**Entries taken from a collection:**
+---+
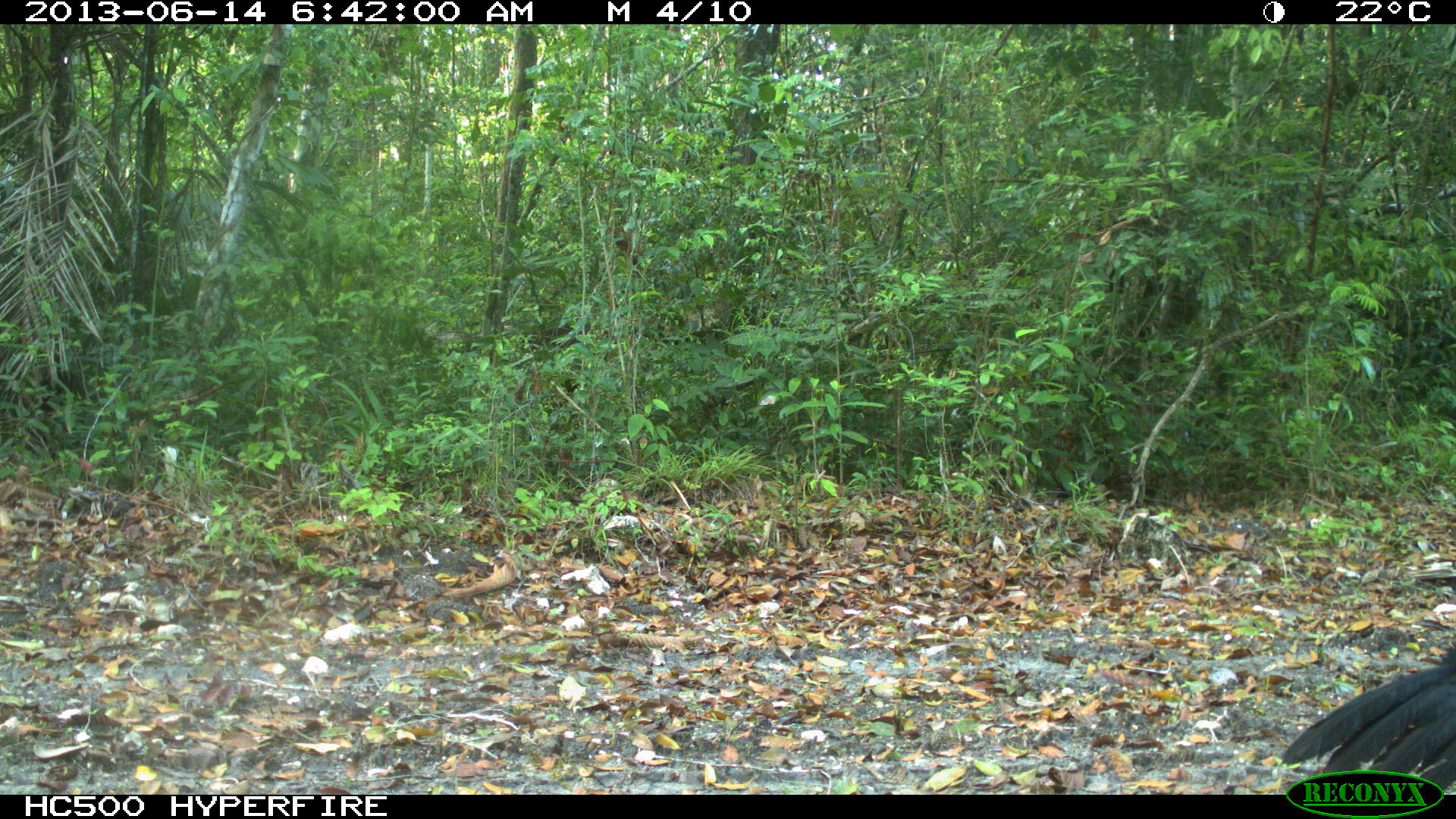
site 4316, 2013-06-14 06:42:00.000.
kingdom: Animalia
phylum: Chordata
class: Aves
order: Galliformes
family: Cracidae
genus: Crax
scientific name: Crax rubra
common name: great curassow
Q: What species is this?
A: Crax rubra (great curassow).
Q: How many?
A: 1.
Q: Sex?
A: Male.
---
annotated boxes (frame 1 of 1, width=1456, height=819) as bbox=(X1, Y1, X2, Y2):
crax rubra: bbox=(1276, 640, 1456, 793)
+---+
Every entry above is to be transcribed exactly, with all pictures left out.

**SOLUTION TO THIS TASK:**
site 4316, 2013-06-14 06:42:00.000.
kingdom: Animalia
phylum: Chordata
class: Aves
order: Galliformes
family: Cracidae
genus: Crax
scientific name: Crax rubra
common name: great curassow
Q: What species is this?
A: Crax rubra (great curassow).
Q: How many?
A: 1.
Q: Sex?
A: Male.
---
annotated boxes (frame 1 of 1, width=1456, height=819) as bbox=(X1, Y1, X2, Y2):
crax rubra: bbox=(1276, 640, 1456, 793)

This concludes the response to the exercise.